A DISTRICT of much interest is the plateau north of 110th street, on the West Side, between the Hudson River and Morningside Park. It contains Grant's Tomb on Riverside Drive, and Columbia University and the Cathedral of St. John the Divine on Morningside Heights.
RIVERSIDE PARK, which begins at 72d street, extends along the slopes and bluffs of the Hudson for three miles to 130th street, forming what Sir Henry Irving has pronounced the most magnificent residential avenue in the world. It was a park in nature; and for the most part the natural contours have been preserved, with many of the trees of the original forest. Along the bluff, which in places attains an elevation of 130 feet, runs Riverside Drive, one of the grandest and most beautiful urban drives in the world. It gives a succession of picturesque views of the Hudson and the Palisades, and is lined on the east with fine houses. The River-side section is one of the high-class residential districts. The New York Orphan Asylum plot fronting the Drive, from 73d to 74th streets, was acquired in 1901 by Charles M. Schwab, President of the United States Steel Corporation, who paid for it $86o,000, and here Mr. Schwab has built at a reported cost of $2,000,000 one of the most magnificent residences in America.

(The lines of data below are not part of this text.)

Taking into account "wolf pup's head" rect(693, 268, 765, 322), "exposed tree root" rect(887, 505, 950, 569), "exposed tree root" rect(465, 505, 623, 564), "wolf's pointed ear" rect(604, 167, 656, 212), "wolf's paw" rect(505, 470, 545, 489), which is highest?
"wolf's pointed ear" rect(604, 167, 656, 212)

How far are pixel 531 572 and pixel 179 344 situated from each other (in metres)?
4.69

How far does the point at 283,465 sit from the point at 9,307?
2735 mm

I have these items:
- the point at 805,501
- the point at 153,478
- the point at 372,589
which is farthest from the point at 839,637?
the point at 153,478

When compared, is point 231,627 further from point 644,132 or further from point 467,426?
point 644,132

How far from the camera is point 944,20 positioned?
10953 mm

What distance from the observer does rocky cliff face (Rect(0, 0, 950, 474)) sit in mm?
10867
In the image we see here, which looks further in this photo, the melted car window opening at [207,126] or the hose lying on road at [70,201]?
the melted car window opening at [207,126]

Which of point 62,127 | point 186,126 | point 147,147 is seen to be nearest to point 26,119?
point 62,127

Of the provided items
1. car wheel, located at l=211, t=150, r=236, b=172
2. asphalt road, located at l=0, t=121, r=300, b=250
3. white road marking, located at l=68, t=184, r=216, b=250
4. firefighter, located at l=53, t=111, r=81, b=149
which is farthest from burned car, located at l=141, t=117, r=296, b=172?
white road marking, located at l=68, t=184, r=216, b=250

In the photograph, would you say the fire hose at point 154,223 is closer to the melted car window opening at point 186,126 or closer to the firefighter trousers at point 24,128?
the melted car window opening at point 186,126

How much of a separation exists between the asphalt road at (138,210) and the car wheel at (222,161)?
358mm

At 89th street is the Soldiers' and Sailors' Monument, to commemorate the citizens of New York who had part in the Civil War; modeled after the choragic monuments of ancient Athens, it is a circular building of pure white marble, with a peristyle of twelve Corinthian columns, 35 feet high. It was provided by the city at a cost of $250,000, and was dedicated in 1902.
A copy of Houdon's statue of Washington, a gift from the school children of the city, stands at 89th street.
The boat house of Columbia is on the river bank at 115th street. Across the open fields at 116th street are seen the buildings of Columbia University and Barnard College, and shortly beyond we come to the ascent upon which rises the Tomb of General Grant. The spot is one of natural grandeur and beauty of surroundings. The bluff rises 130 feet above the river, and is clothed with great forest trees, good to look upon, and through the openings giving many lovely vistas. Below is the broad expanse of the Hudson, animated here and there with sail and steam; opposite are the green slopes of New Jersey, with the Palisades stretching away to the north until they soften in the distance and merge in the purple haze. The view looking up the Hudson from Claremont is justly famous. It would have been difficult to find a grander site than this on Riverside Drive for the monumental pile which New York has erected to the memory of the great General.
This point of the Riverside Drive has retained the name of Claremont, from an old family mansion, which stands north of the Tomb, and is now the Claremont Inn restaurant. Beyond the Claremont slopes the east drive, circles and returns on the west side of the Tomb. A steel viaduct one-third of a mile in length spanning Manhattan Valley provides for the northern extension of the Drive to a connection with the Harlem Speed-way, which gives a continuous elevated boulevard for a distance of ten miles along the Hudson and the Harlem.